• _What you will do_:
Copy every line of the material below word for word, leaving out the pictures.

[Caption-style text data]

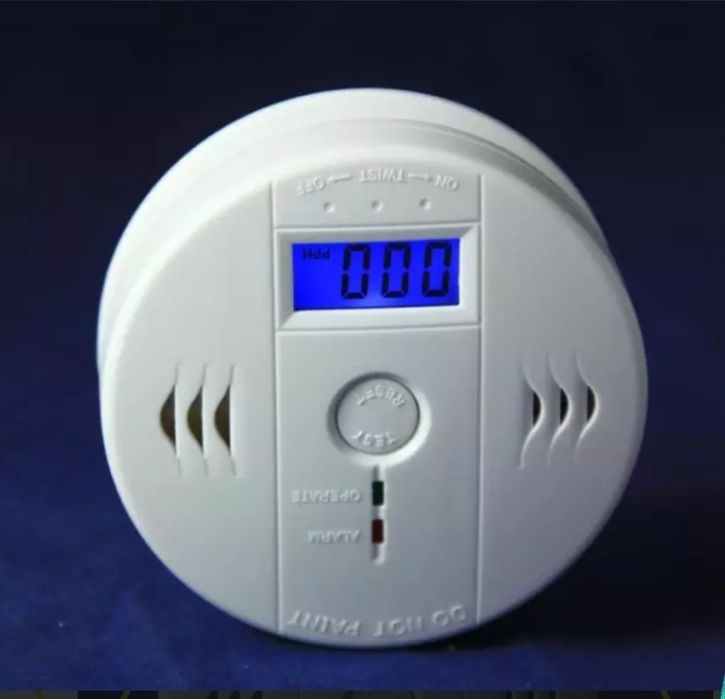 Датчик угарного газа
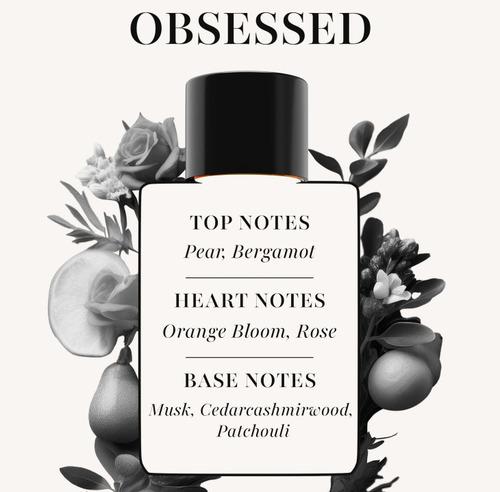 Obsessed Perfumes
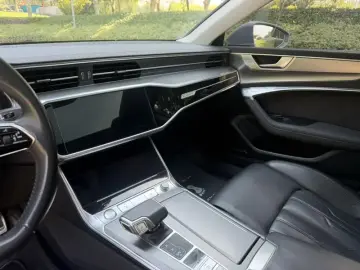 2019 Audi A7 с пробегом 51 000 км
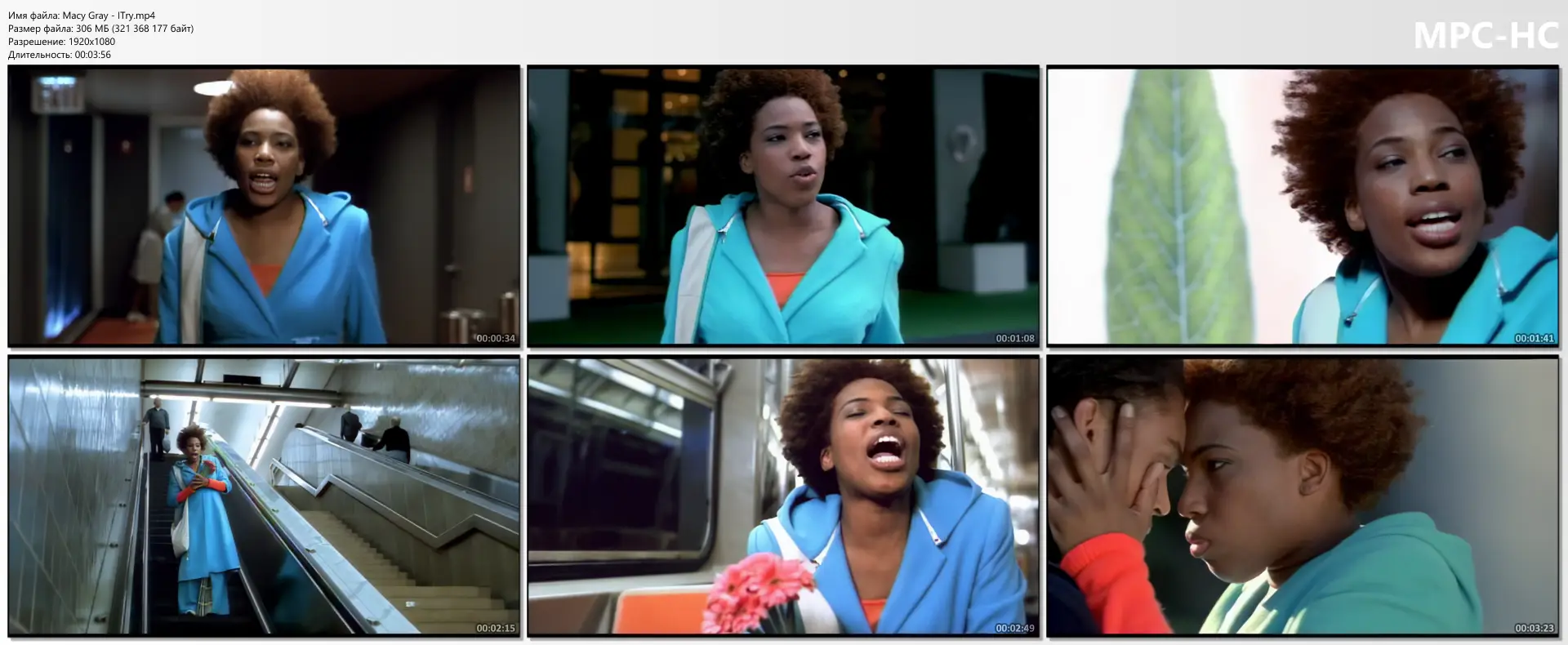 Macy Gray - I Try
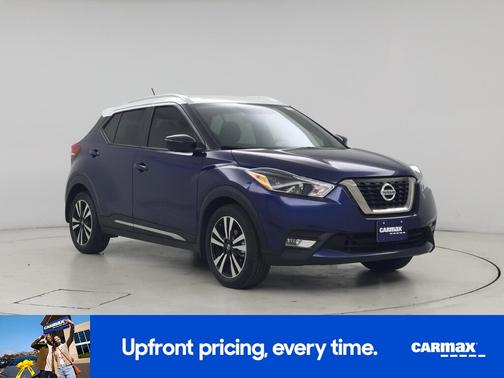 2018 Nissan Kicks SR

• _Expected output_:
 Датчик угарного газа
 Obsessed Perfumes
 2019 Audi A7 с пробегом 51 000 км
 Macy Gray - I Try
 2018 Nissan Kicks SR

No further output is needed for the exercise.